**PROBLEM SET:**
1 > From the text on measuring temperature inside strong magnetic fields, list every numerical value given with a unit.
2 > Continue the text on measuring temperature inside strong magnetic fields, starting after its final sentence.

** Opening TEXT block **

Special materials are needed to measure temperatures (thermometry) within a strong magnetic field and it is not possible to use conventional thermometers. Alternatively, however, optical fibres can be used to measure local temperatures in the range of -270 °C to +250 °C. However, the diameter of standard sensors is 1 mm and smaller versions have a working diameter of 400 μm. The current accuracy is ±1 °C or ±0.2 °C if previously calibrated, but in the medical field it is desirable to know the precise temperature within a given tissue sample and, often, the sensors cannot access these areas. In future, so-called, "molecular thermometers" could play an important role in this context. Particularly in connection with hyperthermia and hypertension, which involve the external lowering or raising of the temperature of the human body, knowing the precise temperature is extremely important, as it is the only way to prevent unnecessary damage to healthy tissue.

** Closing TEXT block **
** Opening DATASET EXCERPTS block **

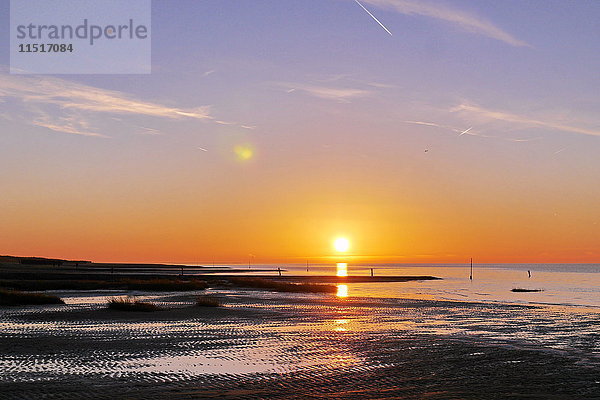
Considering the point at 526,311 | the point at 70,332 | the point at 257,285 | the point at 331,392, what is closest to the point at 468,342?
the point at 331,392

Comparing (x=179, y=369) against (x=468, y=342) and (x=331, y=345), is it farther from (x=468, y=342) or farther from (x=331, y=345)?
(x=468, y=342)

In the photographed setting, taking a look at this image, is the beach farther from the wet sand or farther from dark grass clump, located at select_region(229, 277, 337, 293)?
dark grass clump, located at select_region(229, 277, 337, 293)

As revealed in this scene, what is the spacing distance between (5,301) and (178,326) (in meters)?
16.2

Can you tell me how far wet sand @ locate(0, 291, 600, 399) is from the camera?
52.0 feet

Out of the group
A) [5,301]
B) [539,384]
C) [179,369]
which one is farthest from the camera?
[5,301]

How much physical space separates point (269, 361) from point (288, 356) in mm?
1231

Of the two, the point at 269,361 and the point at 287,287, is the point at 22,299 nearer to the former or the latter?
the point at 269,361

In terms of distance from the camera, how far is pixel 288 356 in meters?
21.3

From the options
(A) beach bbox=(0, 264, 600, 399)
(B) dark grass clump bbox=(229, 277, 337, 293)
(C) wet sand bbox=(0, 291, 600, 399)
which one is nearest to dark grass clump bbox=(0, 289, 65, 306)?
(A) beach bbox=(0, 264, 600, 399)

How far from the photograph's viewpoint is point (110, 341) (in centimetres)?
2433

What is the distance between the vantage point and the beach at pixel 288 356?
629 inches

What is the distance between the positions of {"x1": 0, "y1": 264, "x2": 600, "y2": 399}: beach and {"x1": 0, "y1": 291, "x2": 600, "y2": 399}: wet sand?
0.15 ft

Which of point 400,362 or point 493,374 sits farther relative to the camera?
point 400,362

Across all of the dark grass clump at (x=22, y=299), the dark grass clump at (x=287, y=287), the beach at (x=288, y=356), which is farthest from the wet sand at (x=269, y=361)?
the dark grass clump at (x=287, y=287)
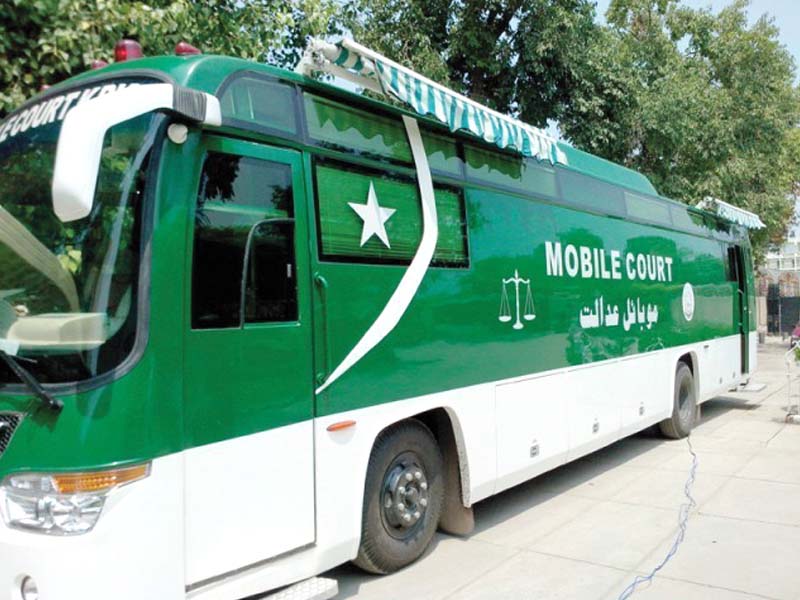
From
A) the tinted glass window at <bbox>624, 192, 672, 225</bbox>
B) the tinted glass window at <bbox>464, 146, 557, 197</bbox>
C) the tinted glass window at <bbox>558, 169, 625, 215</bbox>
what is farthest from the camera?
the tinted glass window at <bbox>624, 192, 672, 225</bbox>

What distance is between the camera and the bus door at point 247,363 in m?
3.30

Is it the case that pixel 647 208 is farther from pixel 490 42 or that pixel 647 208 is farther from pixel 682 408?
pixel 490 42

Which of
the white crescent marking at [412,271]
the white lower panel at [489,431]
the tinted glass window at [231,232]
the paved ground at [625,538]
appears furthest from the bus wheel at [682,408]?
the tinted glass window at [231,232]

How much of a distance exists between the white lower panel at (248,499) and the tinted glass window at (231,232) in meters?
0.64

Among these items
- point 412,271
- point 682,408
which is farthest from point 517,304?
point 682,408

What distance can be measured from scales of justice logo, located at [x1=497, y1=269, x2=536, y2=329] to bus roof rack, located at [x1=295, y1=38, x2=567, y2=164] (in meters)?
1.11

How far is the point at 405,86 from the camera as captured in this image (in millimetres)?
4523

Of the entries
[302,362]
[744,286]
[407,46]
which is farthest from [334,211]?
[744,286]

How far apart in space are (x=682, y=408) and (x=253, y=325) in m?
7.67

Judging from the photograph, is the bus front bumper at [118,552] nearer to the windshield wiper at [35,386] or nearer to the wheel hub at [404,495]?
the windshield wiper at [35,386]

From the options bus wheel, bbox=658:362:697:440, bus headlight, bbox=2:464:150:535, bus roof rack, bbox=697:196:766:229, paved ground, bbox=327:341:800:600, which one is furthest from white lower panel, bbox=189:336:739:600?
bus roof rack, bbox=697:196:766:229

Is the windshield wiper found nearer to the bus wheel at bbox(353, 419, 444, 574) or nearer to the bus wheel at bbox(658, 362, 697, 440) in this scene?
the bus wheel at bbox(353, 419, 444, 574)

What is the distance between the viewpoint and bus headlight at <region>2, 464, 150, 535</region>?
2.88m

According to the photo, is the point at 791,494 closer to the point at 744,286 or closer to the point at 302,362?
the point at 302,362
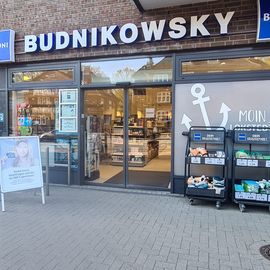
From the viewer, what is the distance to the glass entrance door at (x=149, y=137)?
6586 mm

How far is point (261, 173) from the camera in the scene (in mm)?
5777

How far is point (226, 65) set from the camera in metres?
5.94

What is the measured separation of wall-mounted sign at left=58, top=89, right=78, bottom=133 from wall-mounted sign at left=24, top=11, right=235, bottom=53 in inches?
41.5

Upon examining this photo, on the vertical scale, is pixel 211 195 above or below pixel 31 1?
below

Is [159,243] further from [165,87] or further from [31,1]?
[31,1]

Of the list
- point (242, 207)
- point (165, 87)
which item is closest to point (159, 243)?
point (242, 207)

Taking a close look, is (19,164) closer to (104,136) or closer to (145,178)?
(104,136)

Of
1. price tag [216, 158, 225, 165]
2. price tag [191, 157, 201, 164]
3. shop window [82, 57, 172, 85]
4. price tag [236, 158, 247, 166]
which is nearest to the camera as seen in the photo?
price tag [236, 158, 247, 166]

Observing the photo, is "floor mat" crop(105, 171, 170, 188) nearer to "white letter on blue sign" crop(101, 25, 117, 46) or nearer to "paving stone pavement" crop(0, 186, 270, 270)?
"paving stone pavement" crop(0, 186, 270, 270)

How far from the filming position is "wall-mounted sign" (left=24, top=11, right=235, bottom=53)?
5855 millimetres

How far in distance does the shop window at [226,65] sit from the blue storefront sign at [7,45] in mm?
4144

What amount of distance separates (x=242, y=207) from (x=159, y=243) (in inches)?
79.8

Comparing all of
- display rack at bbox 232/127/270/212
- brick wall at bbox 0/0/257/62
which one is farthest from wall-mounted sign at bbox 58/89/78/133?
display rack at bbox 232/127/270/212

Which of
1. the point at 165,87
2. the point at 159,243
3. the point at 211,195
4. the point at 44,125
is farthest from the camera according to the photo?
the point at 44,125
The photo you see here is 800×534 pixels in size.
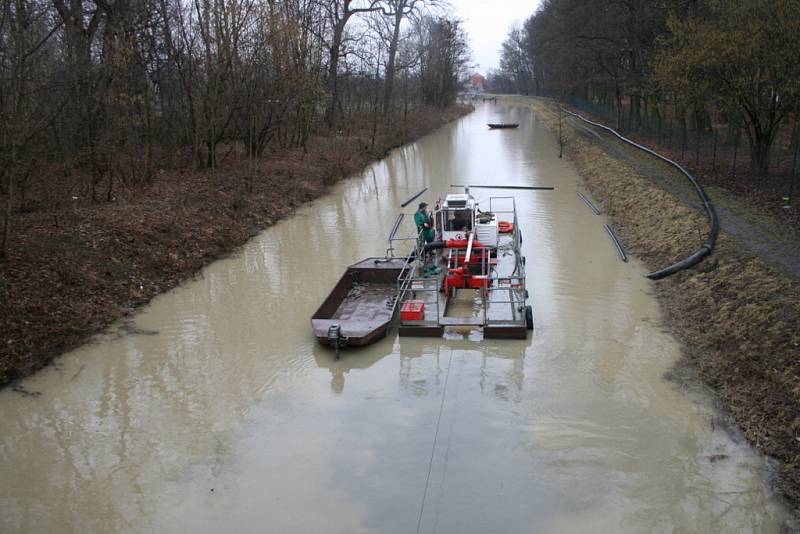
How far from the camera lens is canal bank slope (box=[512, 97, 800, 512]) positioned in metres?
9.67

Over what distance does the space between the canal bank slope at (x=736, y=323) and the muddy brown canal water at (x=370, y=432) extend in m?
0.43

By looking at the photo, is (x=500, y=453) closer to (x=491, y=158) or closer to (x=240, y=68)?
(x=240, y=68)

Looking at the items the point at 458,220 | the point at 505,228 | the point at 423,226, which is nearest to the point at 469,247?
the point at 458,220

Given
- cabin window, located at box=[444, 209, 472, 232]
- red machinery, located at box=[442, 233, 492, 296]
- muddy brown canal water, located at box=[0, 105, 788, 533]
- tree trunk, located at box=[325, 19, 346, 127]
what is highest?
tree trunk, located at box=[325, 19, 346, 127]

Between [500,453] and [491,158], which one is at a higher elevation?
[491,158]

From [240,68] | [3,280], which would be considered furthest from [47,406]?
[240,68]

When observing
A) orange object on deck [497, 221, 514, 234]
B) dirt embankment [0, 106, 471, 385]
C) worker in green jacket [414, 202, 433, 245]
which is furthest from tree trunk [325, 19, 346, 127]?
worker in green jacket [414, 202, 433, 245]

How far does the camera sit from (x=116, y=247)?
1739cm

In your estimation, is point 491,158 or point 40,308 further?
point 491,158

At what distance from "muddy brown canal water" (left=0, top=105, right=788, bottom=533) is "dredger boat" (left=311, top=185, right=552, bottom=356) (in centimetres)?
42

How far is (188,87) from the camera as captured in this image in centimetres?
2612

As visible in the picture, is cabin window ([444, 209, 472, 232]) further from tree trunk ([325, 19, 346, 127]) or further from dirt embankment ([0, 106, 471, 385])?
tree trunk ([325, 19, 346, 127])

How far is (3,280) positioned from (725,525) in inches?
556

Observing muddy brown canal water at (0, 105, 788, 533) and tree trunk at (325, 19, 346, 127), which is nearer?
muddy brown canal water at (0, 105, 788, 533)
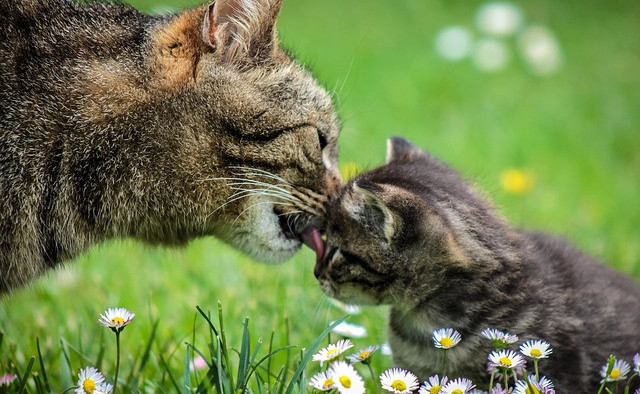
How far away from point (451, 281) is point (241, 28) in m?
1.27

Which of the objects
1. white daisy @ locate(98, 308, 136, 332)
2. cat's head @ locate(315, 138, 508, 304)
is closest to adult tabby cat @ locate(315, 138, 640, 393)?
cat's head @ locate(315, 138, 508, 304)

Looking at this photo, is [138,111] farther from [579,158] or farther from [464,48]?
[464,48]

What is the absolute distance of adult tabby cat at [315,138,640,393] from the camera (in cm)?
288

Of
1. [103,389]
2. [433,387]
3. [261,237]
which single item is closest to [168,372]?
[103,389]

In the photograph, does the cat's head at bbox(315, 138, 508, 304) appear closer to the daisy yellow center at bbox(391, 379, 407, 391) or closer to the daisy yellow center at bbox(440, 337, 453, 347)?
the daisy yellow center at bbox(440, 337, 453, 347)

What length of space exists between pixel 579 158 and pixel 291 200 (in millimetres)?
3570

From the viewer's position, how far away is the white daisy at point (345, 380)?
93.8 inches

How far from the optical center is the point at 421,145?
597 centimetres

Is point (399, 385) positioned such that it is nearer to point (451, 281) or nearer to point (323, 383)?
point (323, 383)

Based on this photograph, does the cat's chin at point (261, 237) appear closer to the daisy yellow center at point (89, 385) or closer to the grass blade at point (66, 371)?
the grass blade at point (66, 371)

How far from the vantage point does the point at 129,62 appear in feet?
10.1

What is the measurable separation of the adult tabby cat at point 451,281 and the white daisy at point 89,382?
3.20 feet

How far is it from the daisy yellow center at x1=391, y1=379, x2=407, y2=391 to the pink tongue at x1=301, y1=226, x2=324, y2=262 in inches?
33.4

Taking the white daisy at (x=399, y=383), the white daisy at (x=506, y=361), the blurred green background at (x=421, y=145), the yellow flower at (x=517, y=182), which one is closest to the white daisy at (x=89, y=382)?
the blurred green background at (x=421, y=145)
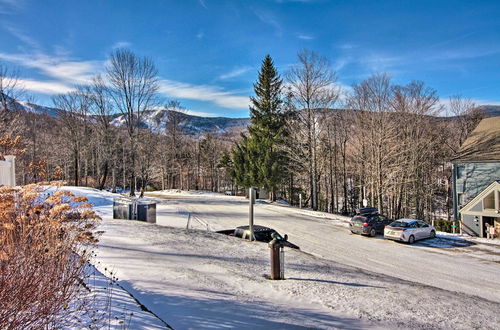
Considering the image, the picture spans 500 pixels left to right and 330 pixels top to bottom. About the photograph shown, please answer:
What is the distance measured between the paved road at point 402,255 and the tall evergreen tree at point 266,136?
13.2m

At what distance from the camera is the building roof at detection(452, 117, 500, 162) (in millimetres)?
24452

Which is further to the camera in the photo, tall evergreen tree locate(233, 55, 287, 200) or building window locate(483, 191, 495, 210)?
tall evergreen tree locate(233, 55, 287, 200)

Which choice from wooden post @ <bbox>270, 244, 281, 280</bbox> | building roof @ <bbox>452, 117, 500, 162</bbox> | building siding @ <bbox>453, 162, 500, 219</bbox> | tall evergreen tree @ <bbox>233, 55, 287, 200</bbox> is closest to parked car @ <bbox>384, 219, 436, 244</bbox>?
building siding @ <bbox>453, 162, 500, 219</bbox>

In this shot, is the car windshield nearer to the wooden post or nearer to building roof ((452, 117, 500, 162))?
building roof ((452, 117, 500, 162))

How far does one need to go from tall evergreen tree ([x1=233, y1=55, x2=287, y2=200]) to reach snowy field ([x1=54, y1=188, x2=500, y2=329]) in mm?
19916

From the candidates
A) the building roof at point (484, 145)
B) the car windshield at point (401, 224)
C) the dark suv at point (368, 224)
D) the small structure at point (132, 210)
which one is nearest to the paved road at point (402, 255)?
the dark suv at point (368, 224)

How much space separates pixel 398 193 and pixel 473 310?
29.2m

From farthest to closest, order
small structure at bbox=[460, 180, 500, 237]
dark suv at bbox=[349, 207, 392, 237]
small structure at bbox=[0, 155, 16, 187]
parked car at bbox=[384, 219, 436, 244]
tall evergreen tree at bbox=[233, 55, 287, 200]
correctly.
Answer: tall evergreen tree at bbox=[233, 55, 287, 200] < small structure at bbox=[460, 180, 500, 237] < dark suv at bbox=[349, 207, 392, 237] < parked car at bbox=[384, 219, 436, 244] < small structure at bbox=[0, 155, 16, 187]

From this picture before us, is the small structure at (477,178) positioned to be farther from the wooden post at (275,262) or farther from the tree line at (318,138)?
the wooden post at (275,262)

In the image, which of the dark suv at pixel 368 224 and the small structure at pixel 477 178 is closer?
the dark suv at pixel 368 224

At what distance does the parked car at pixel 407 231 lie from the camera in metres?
17.3

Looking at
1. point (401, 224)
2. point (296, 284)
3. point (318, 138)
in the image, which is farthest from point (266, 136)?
point (296, 284)

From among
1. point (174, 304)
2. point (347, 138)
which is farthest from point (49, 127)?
point (174, 304)

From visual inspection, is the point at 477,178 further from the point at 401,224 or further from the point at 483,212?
the point at 401,224
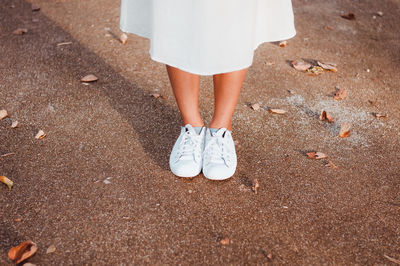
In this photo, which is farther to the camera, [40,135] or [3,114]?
[3,114]

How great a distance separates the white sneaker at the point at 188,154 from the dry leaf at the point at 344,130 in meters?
0.91

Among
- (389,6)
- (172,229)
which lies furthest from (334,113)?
(389,6)

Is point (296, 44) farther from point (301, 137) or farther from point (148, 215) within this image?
point (148, 215)

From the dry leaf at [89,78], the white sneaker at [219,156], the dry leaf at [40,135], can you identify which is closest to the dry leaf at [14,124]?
the dry leaf at [40,135]

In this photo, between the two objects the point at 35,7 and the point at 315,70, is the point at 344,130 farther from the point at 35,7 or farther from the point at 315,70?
the point at 35,7

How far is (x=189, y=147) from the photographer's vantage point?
2021 mm

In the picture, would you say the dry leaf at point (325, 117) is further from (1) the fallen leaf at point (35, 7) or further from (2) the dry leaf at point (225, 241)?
(1) the fallen leaf at point (35, 7)

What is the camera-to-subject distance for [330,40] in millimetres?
3369

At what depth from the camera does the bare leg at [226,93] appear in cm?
191

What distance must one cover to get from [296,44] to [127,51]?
1.49 metres

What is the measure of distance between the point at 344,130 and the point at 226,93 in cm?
89

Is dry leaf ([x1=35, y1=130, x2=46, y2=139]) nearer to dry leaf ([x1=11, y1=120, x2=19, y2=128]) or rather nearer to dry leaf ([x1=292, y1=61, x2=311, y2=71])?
dry leaf ([x1=11, y1=120, x2=19, y2=128])

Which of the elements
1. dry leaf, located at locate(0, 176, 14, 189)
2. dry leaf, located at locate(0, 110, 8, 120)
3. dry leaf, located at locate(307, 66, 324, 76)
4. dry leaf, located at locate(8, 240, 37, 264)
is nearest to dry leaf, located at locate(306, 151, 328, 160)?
dry leaf, located at locate(307, 66, 324, 76)

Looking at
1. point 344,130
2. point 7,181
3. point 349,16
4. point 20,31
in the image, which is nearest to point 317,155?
point 344,130
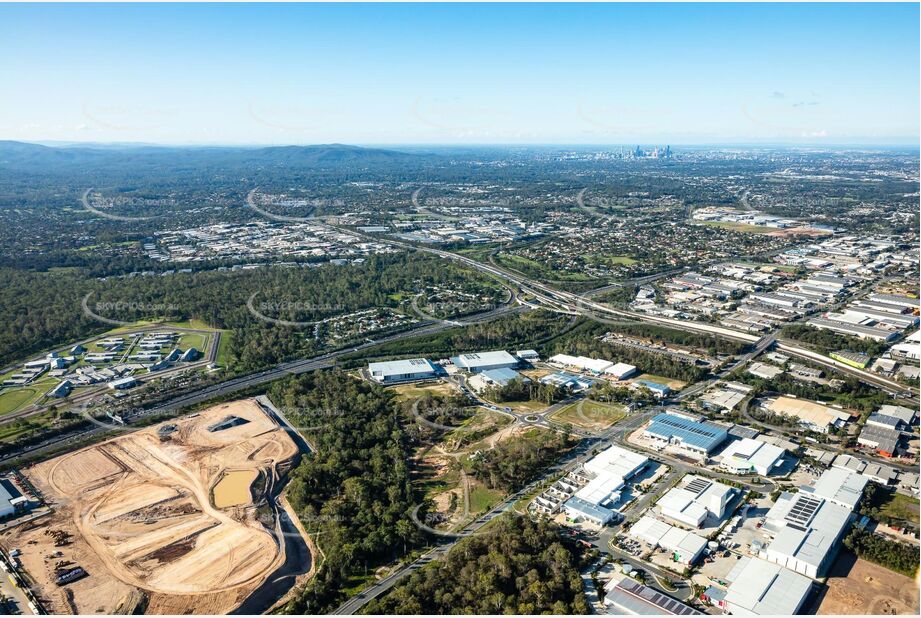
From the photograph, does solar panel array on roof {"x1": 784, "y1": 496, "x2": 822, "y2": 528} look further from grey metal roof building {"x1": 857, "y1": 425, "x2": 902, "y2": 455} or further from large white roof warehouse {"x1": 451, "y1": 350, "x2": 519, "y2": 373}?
large white roof warehouse {"x1": 451, "y1": 350, "x2": 519, "y2": 373}

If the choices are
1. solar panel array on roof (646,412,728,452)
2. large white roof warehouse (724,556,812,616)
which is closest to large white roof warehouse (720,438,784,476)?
solar panel array on roof (646,412,728,452)

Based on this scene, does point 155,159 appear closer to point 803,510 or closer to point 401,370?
point 401,370

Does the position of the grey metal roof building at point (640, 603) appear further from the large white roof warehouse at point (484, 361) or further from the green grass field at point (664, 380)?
the large white roof warehouse at point (484, 361)

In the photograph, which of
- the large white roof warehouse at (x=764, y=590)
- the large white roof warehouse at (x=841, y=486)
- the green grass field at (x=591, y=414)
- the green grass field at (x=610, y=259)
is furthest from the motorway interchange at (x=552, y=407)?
the green grass field at (x=610, y=259)

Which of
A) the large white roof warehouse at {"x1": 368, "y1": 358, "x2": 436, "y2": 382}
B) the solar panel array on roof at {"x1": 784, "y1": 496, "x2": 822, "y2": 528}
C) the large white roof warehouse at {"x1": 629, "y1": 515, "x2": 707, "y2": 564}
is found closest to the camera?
the large white roof warehouse at {"x1": 629, "y1": 515, "x2": 707, "y2": 564}

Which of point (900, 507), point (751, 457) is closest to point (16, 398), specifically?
point (751, 457)

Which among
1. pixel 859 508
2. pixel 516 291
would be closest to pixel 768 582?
pixel 859 508
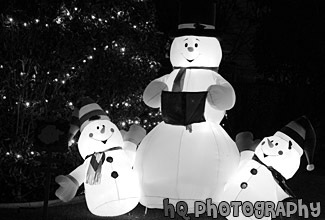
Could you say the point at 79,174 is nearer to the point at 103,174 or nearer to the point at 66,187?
the point at 66,187

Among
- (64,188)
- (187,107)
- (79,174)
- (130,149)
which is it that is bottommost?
(64,188)

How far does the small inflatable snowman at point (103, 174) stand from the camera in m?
4.63

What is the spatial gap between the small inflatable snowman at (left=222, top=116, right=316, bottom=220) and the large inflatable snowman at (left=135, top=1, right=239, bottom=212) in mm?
136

** Closing DATASET EXCERPTS block **

**SOLVED PROBLEMS:**
1 > -270 °C, +250 °C, 1 mm, 400 μm, ±1 °C, ±0.2 °C

2 >
This is why the focus of this field of research is on synthesising and characterising temperature-sensitive molecules. Preliminary investigations into temperature detection demonstrate the great potential of ¹⁹F-based MR spectroscopy and imaging. It has proved possible to determine the temperature within a 4.7 T MR animal scanner and a 7 T human scanner with an accuracy of ±1 °C using water-soluble compounds, which, unfortunately however, currently remain biologically incompatible.